**TASK LIST**
A) Translate this sentence from the parser performance thread into Spanish: "The third yielded a roughly 20% reduction in memory usage for ACE."
B) Carry on writing the parser performance thread from the point where it stops.

— start of TEXT BLOCK —

[developers] parsers & performance

Mon Oct 26 11:40:01 CET 2015

Thanks, Woodley, for the additional information, and my apologies for not replying sooner.
You have both been extremely helpful.

Best wishes,
Nurit

-----Original Message-----
From: Woodley Packard [mailto:sweaglesw at sweaglesw.org] 
Sent: Friday, October 23, 2015 9:12 AM
To: Stephan Oepen
Cc: Nurit Melnik; developers at delph-in.net
Subject: Re: [developers] parsers & performance

Thanks indeed Stephan — did you say "brevity"?  I would say you gave a rather subtantial (if necessarily non-exhaustive) summary of the history of DELPH-IN parsing efficiency :-)

Since you thoughtfully left room for a few words on ACE, I’ll point out a couple of places I found room to sing a slightly different tune than PET and the LKB.

* The ACE implementation of hyperactive packing is largely what is described in Oep/Col/02.pdf, as you attached.  However, ACE has a configuration parameter to specify that *some* rules should be dealt with hyperactively (i.e. reproduce the AVM for the active edge on demand instead of copying it) while others should be processed in a vanilla active parsing strategy (i.e. keep a copy around).  The determination of which rules go in which category is empirical.

* Extraction of quickcheck vectors is optimized and compiled into native code.

* Careful book-keeping of the scratch slots called for in the Tomabechi unifier, allowing the "new type" and "forward" slots to share the same memory space.

* Packing under subsumption as described by Oepen & Carroll is extended to allow two edges two pack even when neither subsumes the other, under some circumstances.  I call this packing under *generalization* (i.e. an AVM is constructed that subsumes both).

None of these extensions are described in publications, unfortunately.  The first two, for all I recall, only give quite minor speedups.  The third yielded a roughly 20% reduction in memory usage for ACE.  The last is roughly neutral on short and medium length sentences, but can yield dramatic speedups (and considerably less often dramatic slowdowns in the unpacking phase) on long sentences.

Sorry there’s nothing to cite!  Regards, Woodley

> On Oct 22, 2015, at 1:56 PM, Stephan Oepen <oe at ifi.uio.no> wrote:
> 
> nurit,
> 
>> Can anyone point me to citable information about the efficiency of 
>> HPSG parsers and how it has improved over the years?
> 
> that is an interesting question :-).  exact figures may be non-trivial 
> to come by, and a lot will depend on choices in set-up, e.g. the 
> specific grammar(s) and test data assumed.
> 
> i believe the oldest such figures we have available are from the 
> mid-1990s, comparing the PAGE, LKB, and PET parsers, using different 
> ERG versions and a smallish sample of Verbmobil inputs dubbed ‘aged’.
> Oepen & Callmeier (2002;
> http://link.springer.com/chapter/10.1007%2F1-4020-2295-6_19) report
> 36.7 seconds per input for PAGE in mid-1996 and 0.14 seconds for PET 
> in mid-1999 (on a 300-megahertz ultrasparc server).  taking into 
> account increased grammatical coverage between the two measurements, 
> we conjectured an effective speed-up of three orders of magnitude; see 
> Section 4 in the first attachment below.  the main technological 
> innovations over that period, i would say, were greatly improved 
> unifier throughput, avoidance of unnecessary unifications, parsing 
> strategy optimizations, and careful engineering (moving from Lisp to
> C++).

— end of TEXT BLOCK —
— start of DATA ROWS —

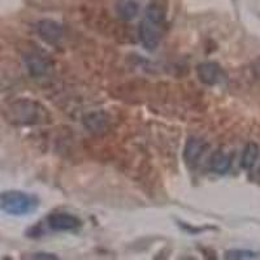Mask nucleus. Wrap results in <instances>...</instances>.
Returning <instances> with one entry per match:
<instances>
[{"label":"nucleus","instance_id":"obj_1","mask_svg":"<svg viewBox=\"0 0 260 260\" xmlns=\"http://www.w3.org/2000/svg\"><path fill=\"white\" fill-rule=\"evenodd\" d=\"M3 116L6 121L15 126H30V125L47 124L51 116L43 104L32 99H15L3 107Z\"/></svg>","mask_w":260,"mask_h":260},{"label":"nucleus","instance_id":"obj_2","mask_svg":"<svg viewBox=\"0 0 260 260\" xmlns=\"http://www.w3.org/2000/svg\"><path fill=\"white\" fill-rule=\"evenodd\" d=\"M38 207V199L27 192L11 190L0 194V210L12 216L29 215Z\"/></svg>","mask_w":260,"mask_h":260},{"label":"nucleus","instance_id":"obj_3","mask_svg":"<svg viewBox=\"0 0 260 260\" xmlns=\"http://www.w3.org/2000/svg\"><path fill=\"white\" fill-rule=\"evenodd\" d=\"M24 61L32 77H41L50 69V59L39 50H27L24 53Z\"/></svg>","mask_w":260,"mask_h":260},{"label":"nucleus","instance_id":"obj_4","mask_svg":"<svg viewBox=\"0 0 260 260\" xmlns=\"http://www.w3.org/2000/svg\"><path fill=\"white\" fill-rule=\"evenodd\" d=\"M47 224L53 232H74L81 226L82 221L72 213L55 212L47 217Z\"/></svg>","mask_w":260,"mask_h":260},{"label":"nucleus","instance_id":"obj_5","mask_svg":"<svg viewBox=\"0 0 260 260\" xmlns=\"http://www.w3.org/2000/svg\"><path fill=\"white\" fill-rule=\"evenodd\" d=\"M161 25L152 24L145 18L139 25V39L147 51H154L161 41Z\"/></svg>","mask_w":260,"mask_h":260},{"label":"nucleus","instance_id":"obj_6","mask_svg":"<svg viewBox=\"0 0 260 260\" xmlns=\"http://www.w3.org/2000/svg\"><path fill=\"white\" fill-rule=\"evenodd\" d=\"M197 74L199 80L206 85H217L225 80V72L217 62L204 61L197 67Z\"/></svg>","mask_w":260,"mask_h":260},{"label":"nucleus","instance_id":"obj_7","mask_svg":"<svg viewBox=\"0 0 260 260\" xmlns=\"http://www.w3.org/2000/svg\"><path fill=\"white\" fill-rule=\"evenodd\" d=\"M37 31L46 43L48 45H56L62 37V26L53 20H42L37 25Z\"/></svg>","mask_w":260,"mask_h":260},{"label":"nucleus","instance_id":"obj_8","mask_svg":"<svg viewBox=\"0 0 260 260\" xmlns=\"http://www.w3.org/2000/svg\"><path fill=\"white\" fill-rule=\"evenodd\" d=\"M204 148H206V143L198 138H191L187 139L185 150H183V159L189 167H195L198 164V160L203 155Z\"/></svg>","mask_w":260,"mask_h":260},{"label":"nucleus","instance_id":"obj_9","mask_svg":"<svg viewBox=\"0 0 260 260\" xmlns=\"http://www.w3.org/2000/svg\"><path fill=\"white\" fill-rule=\"evenodd\" d=\"M146 20L152 22V24L162 25L166 21L167 16V6L162 0H152L146 7L145 11Z\"/></svg>","mask_w":260,"mask_h":260},{"label":"nucleus","instance_id":"obj_10","mask_svg":"<svg viewBox=\"0 0 260 260\" xmlns=\"http://www.w3.org/2000/svg\"><path fill=\"white\" fill-rule=\"evenodd\" d=\"M231 156L222 151H216L215 154L212 155L210 161V168L211 171L219 175H225L229 169H231Z\"/></svg>","mask_w":260,"mask_h":260},{"label":"nucleus","instance_id":"obj_11","mask_svg":"<svg viewBox=\"0 0 260 260\" xmlns=\"http://www.w3.org/2000/svg\"><path fill=\"white\" fill-rule=\"evenodd\" d=\"M259 146L254 142H250L246 145L243 150L242 157H241V166L245 169H251L255 166L257 157H259Z\"/></svg>","mask_w":260,"mask_h":260},{"label":"nucleus","instance_id":"obj_12","mask_svg":"<svg viewBox=\"0 0 260 260\" xmlns=\"http://www.w3.org/2000/svg\"><path fill=\"white\" fill-rule=\"evenodd\" d=\"M138 12L139 7L134 0H124L121 3H118L117 6V15L125 21L133 20L138 15Z\"/></svg>","mask_w":260,"mask_h":260},{"label":"nucleus","instance_id":"obj_13","mask_svg":"<svg viewBox=\"0 0 260 260\" xmlns=\"http://www.w3.org/2000/svg\"><path fill=\"white\" fill-rule=\"evenodd\" d=\"M257 257V254L254 251H250V250H229V251L225 252V259H255Z\"/></svg>","mask_w":260,"mask_h":260},{"label":"nucleus","instance_id":"obj_14","mask_svg":"<svg viewBox=\"0 0 260 260\" xmlns=\"http://www.w3.org/2000/svg\"><path fill=\"white\" fill-rule=\"evenodd\" d=\"M31 257L34 259H57V256H55L53 254H46V252H38V254H34Z\"/></svg>","mask_w":260,"mask_h":260},{"label":"nucleus","instance_id":"obj_15","mask_svg":"<svg viewBox=\"0 0 260 260\" xmlns=\"http://www.w3.org/2000/svg\"><path fill=\"white\" fill-rule=\"evenodd\" d=\"M259 176H260V167H259Z\"/></svg>","mask_w":260,"mask_h":260}]
</instances>
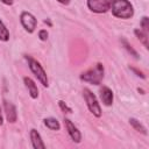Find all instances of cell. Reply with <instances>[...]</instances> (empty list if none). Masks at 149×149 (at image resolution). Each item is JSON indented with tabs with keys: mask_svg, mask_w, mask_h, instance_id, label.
Listing matches in <instances>:
<instances>
[{
	"mask_svg": "<svg viewBox=\"0 0 149 149\" xmlns=\"http://www.w3.org/2000/svg\"><path fill=\"white\" fill-rule=\"evenodd\" d=\"M29 135H30V142H31V146L34 149H44L45 148V144L41 137V134L35 128L30 129Z\"/></svg>",
	"mask_w": 149,
	"mask_h": 149,
	"instance_id": "10",
	"label": "cell"
},
{
	"mask_svg": "<svg viewBox=\"0 0 149 149\" xmlns=\"http://www.w3.org/2000/svg\"><path fill=\"white\" fill-rule=\"evenodd\" d=\"M10 35H9V30L7 29V27L5 26V23L2 22V20L0 19V41L2 42H7L9 40Z\"/></svg>",
	"mask_w": 149,
	"mask_h": 149,
	"instance_id": "15",
	"label": "cell"
},
{
	"mask_svg": "<svg viewBox=\"0 0 149 149\" xmlns=\"http://www.w3.org/2000/svg\"><path fill=\"white\" fill-rule=\"evenodd\" d=\"M43 122H44L45 127L49 128L50 130H59L61 129V123L55 118H45L43 120Z\"/></svg>",
	"mask_w": 149,
	"mask_h": 149,
	"instance_id": "12",
	"label": "cell"
},
{
	"mask_svg": "<svg viewBox=\"0 0 149 149\" xmlns=\"http://www.w3.org/2000/svg\"><path fill=\"white\" fill-rule=\"evenodd\" d=\"M140 29L142 31H144L146 34H149V19L148 16H143L141 19V22H140Z\"/></svg>",
	"mask_w": 149,
	"mask_h": 149,
	"instance_id": "17",
	"label": "cell"
},
{
	"mask_svg": "<svg viewBox=\"0 0 149 149\" xmlns=\"http://www.w3.org/2000/svg\"><path fill=\"white\" fill-rule=\"evenodd\" d=\"M3 111H5V115H6V119L8 122H10V123L16 122V120H17L16 107L12 102L3 100Z\"/></svg>",
	"mask_w": 149,
	"mask_h": 149,
	"instance_id": "8",
	"label": "cell"
},
{
	"mask_svg": "<svg viewBox=\"0 0 149 149\" xmlns=\"http://www.w3.org/2000/svg\"><path fill=\"white\" fill-rule=\"evenodd\" d=\"M2 123H3V116H2V109L0 106V126H2Z\"/></svg>",
	"mask_w": 149,
	"mask_h": 149,
	"instance_id": "22",
	"label": "cell"
},
{
	"mask_svg": "<svg viewBox=\"0 0 149 149\" xmlns=\"http://www.w3.org/2000/svg\"><path fill=\"white\" fill-rule=\"evenodd\" d=\"M104 74H105L104 65L101 63H97L93 66H91L88 70L83 72L80 74V79L92 85H100L104 79Z\"/></svg>",
	"mask_w": 149,
	"mask_h": 149,
	"instance_id": "2",
	"label": "cell"
},
{
	"mask_svg": "<svg viewBox=\"0 0 149 149\" xmlns=\"http://www.w3.org/2000/svg\"><path fill=\"white\" fill-rule=\"evenodd\" d=\"M57 1L62 5H69L70 3V0H57Z\"/></svg>",
	"mask_w": 149,
	"mask_h": 149,
	"instance_id": "23",
	"label": "cell"
},
{
	"mask_svg": "<svg viewBox=\"0 0 149 149\" xmlns=\"http://www.w3.org/2000/svg\"><path fill=\"white\" fill-rule=\"evenodd\" d=\"M58 106H59V108H61L63 112H66V113H72L71 107H69V106L65 104V101H63V100H58Z\"/></svg>",
	"mask_w": 149,
	"mask_h": 149,
	"instance_id": "18",
	"label": "cell"
},
{
	"mask_svg": "<svg viewBox=\"0 0 149 149\" xmlns=\"http://www.w3.org/2000/svg\"><path fill=\"white\" fill-rule=\"evenodd\" d=\"M112 14L119 19H130L134 15V7L129 0H111V8Z\"/></svg>",
	"mask_w": 149,
	"mask_h": 149,
	"instance_id": "1",
	"label": "cell"
},
{
	"mask_svg": "<svg viewBox=\"0 0 149 149\" xmlns=\"http://www.w3.org/2000/svg\"><path fill=\"white\" fill-rule=\"evenodd\" d=\"M87 7L93 13L102 14L109 10L111 0H87Z\"/></svg>",
	"mask_w": 149,
	"mask_h": 149,
	"instance_id": "6",
	"label": "cell"
},
{
	"mask_svg": "<svg viewBox=\"0 0 149 149\" xmlns=\"http://www.w3.org/2000/svg\"><path fill=\"white\" fill-rule=\"evenodd\" d=\"M129 125H130L136 132H139V133H141V134H143V135H147V134H148L146 127H144L137 119H135V118H130V119H129Z\"/></svg>",
	"mask_w": 149,
	"mask_h": 149,
	"instance_id": "13",
	"label": "cell"
},
{
	"mask_svg": "<svg viewBox=\"0 0 149 149\" xmlns=\"http://www.w3.org/2000/svg\"><path fill=\"white\" fill-rule=\"evenodd\" d=\"M99 93H100V99H101L102 104L105 106H112L113 99H114L113 91L108 86H102V87H100Z\"/></svg>",
	"mask_w": 149,
	"mask_h": 149,
	"instance_id": "9",
	"label": "cell"
},
{
	"mask_svg": "<svg viewBox=\"0 0 149 149\" xmlns=\"http://www.w3.org/2000/svg\"><path fill=\"white\" fill-rule=\"evenodd\" d=\"M20 22L24 30L29 34L34 33L37 27V19L29 12H22L20 15Z\"/></svg>",
	"mask_w": 149,
	"mask_h": 149,
	"instance_id": "5",
	"label": "cell"
},
{
	"mask_svg": "<svg viewBox=\"0 0 149 149\" xmlns=\"http://www.w3.org/2000/svg\"><path fill=\"white\" fill-rule=\"evenodd\" d=\"M2 3H5V5H7V6H12L13 5V2H14V0H0Z\"/></svg>",
	"mask_w": 149,
	"mask_h": 149,
	"instance_id": "21",
	"label": "cell"
},
{
	"mask_svg": "<svg viewBox=\"0 0 149 149\" xmlns=\"http://www.w3.org/2000/svg\"><path fill=\"white\" fill-rule=\"evenodd\" d=\"M121 43H122L123 48H125V49H126V50H127V51L130 54V56H133L135 59H139V58H140V56H139V54L136 52V50H135V49H134V48H133V47H132V45H130V44L127 42V40L121 38Z\"/></svg>",
	"mask_w": 149,
	"mask_h": 149,
	"instance_id": "16",
	"label": "cell"
},
{
	"mask_svg": "<svg viewBox=\"0 0 149 149\" xmlns=\"http://www.w3.org/2000/svg\"><path fill=\"white\" fill-rule=\"evenodd\" d=\"M48 36H49V34H48L47 29H41V30L38 31V38H40L41 41H47V40H48Z\"/></svg>",
	"mask_w": 149,
	"mask_h": 149,
	"instance_id": "19",
	"label": "cell"
},
{
	"mask_svg": "<svg viewBox=\"0 0 149 149\" xmlns=\"http://www.w3.org/2000/svg\"><path fill=\"white\" fill-rule=\"evenodd\" d=\"M26 59L28 62V66L30 69V71L34 73V76L37 78V80L42 84V86L48 87L49 86V80H48V76L45 70L43 69V66L41 65V63L36 59H34L30 56H26Z\"/></svg>",
	"mask_w": 149,
	"mask_h": 149,
	"instance_id": "3",
	"label": "cell"
},
{
	"mask_svg": "<svg viewBox=\"0 0 149 149\" xmlns=\"http://www.w3.org/2000/svg\"><path fill=\"white\" fill-rule=\"evenodd\" d=\"M137 91H139V92H141V94H144V91H143L142 88H140V87H139V88H137Z\"/></svg>",
	"mask_w": 149,
	"mask_h": 149,
	"instance_id": "24",
	"label": "cell"
},
{
	"mask_svg": "<svg viewBox=\"0 0 149 149\" xmlns=\"http://www.w3.org/2000/svg\"><path fill=\"white\" fill-rule=\"evenodd\" d=\"M83 95H84V99H85V101H86V105H87L88 111H90L95 118H100L102 112H101V107H100V105H99V102H98V99H97V97L94 95V93H93L91 90H88L87 87H85V88L83 90Z\"/></svg>",
	"mask_w": 149,
	"mask_h": 149,
	"instance_id": "4",
	"label": "cell"
},
{
	"mask_svg": "<svg viewBox=\"0 0 149 149\" xmlns=\"http://www.w3.org/2000/svg\"><path fill=\"white\" fill-rule=\"evenodd\" d=\"M23 83H24V86L28 90V93H29L30 98L31 99H37L38 98V88H37V85L35 84V81L30 77H24Z\"/></svg>",
	"mask_w": 149,
	"mask_h": 149,
	"instance_id": "11",
	"label": "cell"
},
{
	"mask_svg": "<svg viewBox=\"0 0 149 149\" xmlns=\"http://www.w3.org/2000/svg\"><path fill=\"white\" fill-rule=\"evenodd\" d=\"M134 34H135V36L140 40V42L144 45V48L148 49V48H149V44H148V34H146V33L142 31L141 29H135V30H134Z\"/></svg>",
	"mask_w": 149,
	"mask_h": 149,
	"instance_id": "14",
	"label": "cell"
},
{
	"mask_svg": "<svg viewBox=\"0 0 149 149\" xmlns=\"http://www.w3.org/2000/svg\"><path fill=\"white\" fill-rule=\"evenodd\" d=\"M64 125H65V128H66L70 137L72 139V141L76 142V143H79L81 141V134H80L79 129L74 126V123L70 119L64 118Z\"/></svg>",
	"mask_w": 149,
	"mask_h": 149,
	"instance_id": "7",
	"label": "cell"
},
{
	"mask_svg": "<svg viewBox=\"0 0 149 149\" xmlns=\"http://www.w3.org/2000/svg\"><path fill=\"white\" fill-rule=\"evenodd\" d=\"M129 69H130V70H132V71H133V72H134V73H135V74H136L137 77H141L142 79H144V78H146V76H144V73H143L142 71H140V70H137L136 68H133V66H129Z\"/></svg>",
	"mask_w": 149,
	"mask_h": 149,
	"instance_id": "20",
	"label": "cell"
}]
</instances>
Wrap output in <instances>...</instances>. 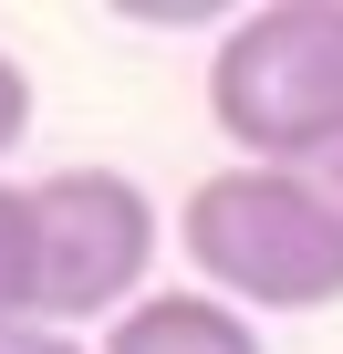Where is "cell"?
Returning a JSON list of instances; mask_svg holds the SVG:
<instances>
[{"instance_id":"2","label":"cell","mask_w":343,"mask_h":354,"mask_svg":"<svg viewBox=\"0 0 343 354\" xmlns=\"http://www.w3.org/2000/svg\"><path fill=\"white\" fill-rule=\"evenodd\" d=\"M208 125L239 167H312L343 146V0H260L208 53Z\"/></svg>"},{"instance_id":"5","label":"cell","mask_w":343,"mask_h":354,"mask_svg":"<svg viewBox=\"0 0 343 354\" xmlns=\"http://www.w3.org/2000/svg\"><path fill=\"white\" fill-rule=\"evenodd\" d=\"M42 323V219H32V177H0V333Z\"/></svg>"},{"instance_id":"4","label":"cell","mask_w":343,"mask_h":354,"mask_svg":"<svg viewBox=\"0 0 343 354\" xmlns=\"http://www.w3.org/2000/svg\"><path fill=\"white\" fill-rule=\"evenodd\" d=\"M94 354H271L260 323L219 292H146L125 323H104Z\"/></svg>"},{"instance_id":"8","label":"cell","mask_w":343,"mask_h":354,"mask_svg":"<svg viewBox=\"0 0 343 354\" xmlns=\"http://www.w3.org/2000/svg\"><path fill=\"white\" fill-rule=\"evenodd\" d=\"M312 177H322V198L343 209V146H333V156H312Z\"/></svg>"},{"instance_id":"3","label":"cell","mask_w":343,"mask_h":354,"mask_svg":"<svg viewBox=\"0 0 343 354\" xmlns=\"http://www.w3.org/2000/svg\"><path fill=\"white\" fill-rule=\"evenodd\" d=\"M32 219H42V323L84 333V323H125L146 302L156 271V198L125 167H52L32 177Z\"/></svg>"},{"instance_id":"1","label":"cell","mask_w":343,"mask_h":354,"mask_svg":"<svg viewBox=\"0 0 343 354\" xmlns=\"http://www.w3.org/2000/svg\"><path fill=\"white\" fill-rule=\"evenodd\" d=\"M177 250L198 261V292L239 313H322L343 302V209L312 167H208L177 198Z\"/></svg>"},{"instance_id":"6","label":"cell","mask_w":343,"mask_h":354,"mask_svg":"<svg viewBox=\"0 0 343 354\" xmlns=\"http://www.w3.org/2000/svg\"><path fill=\"white\" fill-rule=\"evenodd\" d=\"M21 136H32V73H21V53H0V156Z\"/></svg>"},{"instance_id":"7","label":"cell","mask_w":343,"mask_h":354,"mask_svg":"<svg viewBox=\"0 0 343 354\" xmlns=\"http://www.w3.org/2000/svg\"><path fill=\"white\" fill-rule=\"evenodd\" d=\"M0 354H94V344H84V333H52V323H11Z\"/></svg>"}]
</instances>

— end of DATA ROWS —

**RESPONSES FOR EACH TASK**
A) La tercera produjo una reducción de aproximadamente el 20 % en el uso de memoria de ACE.

B)
> 
> for all i recall, additional major speed-ups were later obtained from 
> the introduction of (a) subsumption-based ambiguity packing, (b) 
> n-best selective unpacking, and (c) ubertagging.  the former two were 
> originally implemented in the LKB and later imported into PET; 
> ubertagging was first developed in PET and recently integrated with 
> ACE.  unfortunately, i doubt the (relatively simple) ‘aged’ data is 
> complex enough to fully make visible these advances, and a 
> head-to-head comparison to the mid-1990s numbers seems impossible for 
> others reasons anyway.  as i parse ‘aged' today (on my 2-gigahertz
> laptop) using PET and ACE, i see average parse times per input of 0.23 
> and 0.15 seconds, respectively.  comparing to Table 1.5 of that old 
> paper, i estimate that enlarged grammatical coverage has increased the 
> search space by a factor of about twenty: there are on average 137 
> readings per input now, compared to seven back then.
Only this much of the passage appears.